_Directions_
1) In the blog post on names from To Say Nothing of the Dog, restate the paragraph beginning "Finch - In the book" as a short bulleted list that keeps its main facts.
2) Carry on the blog post on names from To Say Nothing of the Dog from the point where it ends.

_Provided text_
-----

My next book for Literary Inspirations is To Say Nothing of the Dog by Connie Willis. I know its not very famous, not very many people have read it, but it is highly entertaining. It is a comedic time-travel mystery. The main characters are traveling from 2057 to 1888. It is full of a mix of quirky and Victorian era names, and it is the place I first saw what remains to this day one of my favorite girls names.
Ned Henry - Ned is a classic nickname for Edward, meaning 'wealthy gueard'. With Theodore/Ted/Teddy on the rise, I would not be surprised if Ned follows suit. Henry has a classic feel and is already on its way to the top.
Verity Kindle - A classic virtue name, meaning of course truth. My husband dislikes it because of something called a "Verity Index", but I think its brilliant and love the meaning. My husband hates it due to something in computer world (People Soft specifically I believe?) called a "verity index". I do not think the vast majority of the population would make this link. I would also suggest Kindle as a nice name if it had not been corrupted by the branding of the popular E-Reader.
James Peddick - Another classic English name, James means 'he who supplants". Not exactly a nice name, but the historical weight outweighs the old Hebrew meaning I believe. James is of course one of the twelve disciples in the bible, a royal name of England, and used often in popular culture (think James Bond). I actually recently discovered the Scottish version of James in the movie Brave and then again somewhere else (ever notice how once you hear a name you start hearing it multiple places). Anyways, the Scottish version is Hamish.
Finch - In the book, Finch is a assistant in 2057, turned butler in 1888. Finch comes off as a classic Butler name. It could be seen either as "last name as first name" or as a nature name, as in the songbird.
Tocelyn Merring - I am having no luck identifying the origins of this quirky first name, Jocelyn with a T. The character goes by the nickname "Tossie," which has some minimal usage in the United State, but it is quite possible that Connie Willis made this name up and that it is even meant to be comedic (Tossie does evoke notions of tossing something out). Jocelyn is a Germanic tribal identification name. Mering could be a nice "last name as first name" type for a little boy.
Terence St. Trewes - Terence is derived from the Latin name Terentius, who was a poet of ancient Rome. It turns out that there is actually no Saint named Trewes, in fact the word appears to refer to a part of Medieval underwear, so I would suggest avoiding it. Did I mention is a comedic novel?

-----

_Recorded information_
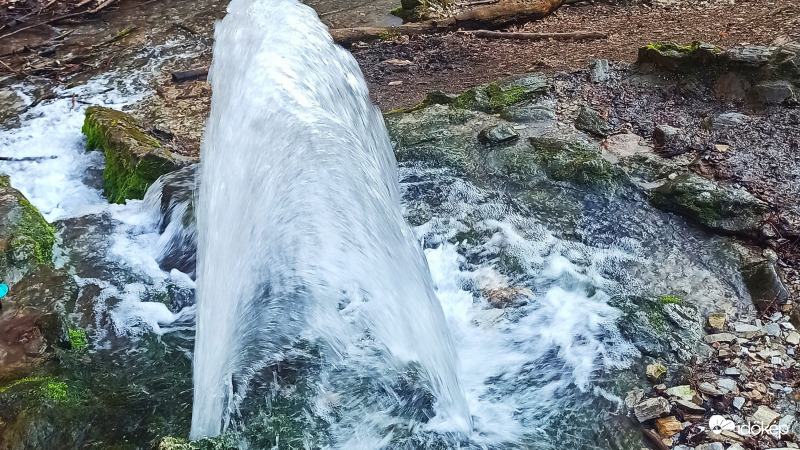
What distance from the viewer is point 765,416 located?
300cm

-----

_Exercise results_
1)
- Finch is an assistant in 2057 who becomes a butler in 1888.
- The name comes across as a classic butler's name.
- It can be read either as a last name used as a first name or as a nature name after the songbird.

2)
William Patrick Callahan (Baine) - Enough names for you? All three names are great. William and Patrick are both classic, while Callahan offers a nice "last name as first name" option with nickname Cal. The character's nickname Baine means "pale bridge", though I can't help but think of the word bane, meaning "cause of distress or annoyance".
T.J. Lewis - I am a big fan of initial nicknames, so of course I love T.J. I would prefer it stayed as an initial based nickname (how about a Theodore Joseph? Tristan Jude? Thames Jarret? Terence Jerome?), but if a person really loved it they could spell it out Teejay. Lewis is a nice alternate spelling to the classic Louis, that gives it s different feel. Lewis means "famous battle" and is an old German surname.
Elizabeth Bittner - Elizabeth is of course a classic name with biblical and royal reference. It means "God's promise".
Princess Arjumand - Ok, so in the book this is a cat. But the cat is an important character (to say nothing of the dog... hahahahaha!!) Arjumand is a famous historical Indian name, the woman for whom the Taj Mahal was made (as a tomb).
Cyril - The dog. A greek name meaning lordly or masterful.
Thames - Pronounced Tames, the Thames is the biggest river in the U.K. To use this name in the UK would probably be like naming a child Mississippi here, but I think for an American it has a nice sound, similar to James but with a twist.
Coventry - Coventry is a district in England. To an American ear, it evokes a cozy country feeling. It has a nice flow, with the popular feminine Y ending.
Oxford - Again, if you used this in the UK, it would be liked naming a kid Harvard. A bit pretentious? But in America, it has a nice ring.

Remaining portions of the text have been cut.